Hmm...I had ALL of these...but, none of them would I say that "WE NEED BACK"...lol.
Wait, you think that $1,000 is too expensive in today's money? I think you meant that the original 1972 price of the Philips video tape recorder at $1,000 is about $7,250 in today's dollars. Yeah, that's a lot of money for a VCR.
Also, most of the pictures you showed of the Atari 2600 were of the LEGO model recently released, not the actual original Atari from 1978.
Yup. I bought the first RCA model VCR that came out in 1977. I think it was around $800, and the 4 hour tapes were $25 apiece. Still have the VCR but haven't powered it up in years. It still worked when I put it back in the box though, that thing was a beast. Only VCR I ever owned.
All of them.
7:38 where was the Mattel Electronics football game? I must have missed it.

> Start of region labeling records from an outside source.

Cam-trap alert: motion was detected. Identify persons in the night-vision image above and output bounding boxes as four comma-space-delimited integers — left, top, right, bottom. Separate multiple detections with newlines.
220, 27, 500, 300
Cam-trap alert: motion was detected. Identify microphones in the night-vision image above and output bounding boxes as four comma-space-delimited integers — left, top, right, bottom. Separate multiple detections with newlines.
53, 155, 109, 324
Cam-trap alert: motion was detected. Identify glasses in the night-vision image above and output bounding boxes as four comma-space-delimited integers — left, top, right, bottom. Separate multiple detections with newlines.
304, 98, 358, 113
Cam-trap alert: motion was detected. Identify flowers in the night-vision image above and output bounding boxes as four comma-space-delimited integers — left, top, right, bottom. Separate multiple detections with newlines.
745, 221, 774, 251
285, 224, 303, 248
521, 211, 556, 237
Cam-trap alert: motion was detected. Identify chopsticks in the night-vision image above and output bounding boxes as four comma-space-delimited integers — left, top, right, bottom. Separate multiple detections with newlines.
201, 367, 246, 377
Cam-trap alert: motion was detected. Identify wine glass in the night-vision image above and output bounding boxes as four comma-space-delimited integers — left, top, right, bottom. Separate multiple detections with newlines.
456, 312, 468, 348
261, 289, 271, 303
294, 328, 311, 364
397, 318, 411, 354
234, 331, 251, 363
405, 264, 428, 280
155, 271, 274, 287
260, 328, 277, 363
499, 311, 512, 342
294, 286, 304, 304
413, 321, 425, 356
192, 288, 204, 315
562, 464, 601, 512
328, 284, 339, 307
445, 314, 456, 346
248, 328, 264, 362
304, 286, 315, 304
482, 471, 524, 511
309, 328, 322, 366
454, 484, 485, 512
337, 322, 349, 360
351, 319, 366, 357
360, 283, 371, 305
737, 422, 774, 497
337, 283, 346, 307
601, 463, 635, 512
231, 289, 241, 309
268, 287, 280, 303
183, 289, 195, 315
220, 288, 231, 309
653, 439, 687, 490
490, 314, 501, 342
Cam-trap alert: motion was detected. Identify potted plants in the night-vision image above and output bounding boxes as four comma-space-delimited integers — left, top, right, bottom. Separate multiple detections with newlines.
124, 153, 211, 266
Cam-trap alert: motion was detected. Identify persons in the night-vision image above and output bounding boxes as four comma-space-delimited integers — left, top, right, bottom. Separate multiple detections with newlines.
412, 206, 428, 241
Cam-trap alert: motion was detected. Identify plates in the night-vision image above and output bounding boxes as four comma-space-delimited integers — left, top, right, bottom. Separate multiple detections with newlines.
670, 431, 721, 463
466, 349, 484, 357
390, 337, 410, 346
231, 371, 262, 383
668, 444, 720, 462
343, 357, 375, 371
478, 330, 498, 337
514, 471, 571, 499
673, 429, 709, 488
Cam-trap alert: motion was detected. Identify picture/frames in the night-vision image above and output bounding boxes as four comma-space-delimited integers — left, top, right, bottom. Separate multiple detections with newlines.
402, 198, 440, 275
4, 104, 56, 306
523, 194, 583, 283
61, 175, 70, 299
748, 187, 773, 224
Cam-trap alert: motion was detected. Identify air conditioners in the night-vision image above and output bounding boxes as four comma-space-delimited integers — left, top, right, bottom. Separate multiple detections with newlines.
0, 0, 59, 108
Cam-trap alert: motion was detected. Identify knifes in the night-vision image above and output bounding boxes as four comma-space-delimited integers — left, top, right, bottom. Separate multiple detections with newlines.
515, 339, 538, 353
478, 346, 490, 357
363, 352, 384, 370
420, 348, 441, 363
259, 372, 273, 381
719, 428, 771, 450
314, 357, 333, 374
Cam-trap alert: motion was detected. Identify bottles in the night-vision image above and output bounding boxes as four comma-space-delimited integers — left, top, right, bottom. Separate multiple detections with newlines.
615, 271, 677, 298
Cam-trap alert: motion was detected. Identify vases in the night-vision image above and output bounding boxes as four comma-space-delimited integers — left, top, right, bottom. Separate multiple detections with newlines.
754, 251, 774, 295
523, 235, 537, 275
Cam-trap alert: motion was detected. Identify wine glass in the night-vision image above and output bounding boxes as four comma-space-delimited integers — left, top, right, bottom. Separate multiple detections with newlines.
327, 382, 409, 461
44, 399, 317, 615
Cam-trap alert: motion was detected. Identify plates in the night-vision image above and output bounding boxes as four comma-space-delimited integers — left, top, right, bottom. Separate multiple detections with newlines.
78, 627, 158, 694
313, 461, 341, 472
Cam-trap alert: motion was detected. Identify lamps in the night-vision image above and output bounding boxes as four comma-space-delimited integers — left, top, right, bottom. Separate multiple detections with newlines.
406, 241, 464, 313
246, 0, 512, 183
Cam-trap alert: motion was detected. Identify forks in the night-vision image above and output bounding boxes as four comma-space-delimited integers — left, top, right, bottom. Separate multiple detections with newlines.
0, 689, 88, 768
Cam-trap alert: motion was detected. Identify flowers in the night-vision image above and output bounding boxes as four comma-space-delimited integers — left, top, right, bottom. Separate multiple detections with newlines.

aceste au valoare și astăzi în prezent
the atari 2600 was incredible.
definitely a revolutionary piece of tech am i right?
@@MemoryManor absolutely!
Why would we need these back?
It's Atari 2600 = two sixhundred, not twenty sixhundred. The Philips VCR 1500 was never on the market in the USA, but Betamax didn't come much later in the 1970s, followed by VHS. The Philips and Grundig VCR system was quite popular in Germany and the Netherlands and were at use in schools until the late 1980s.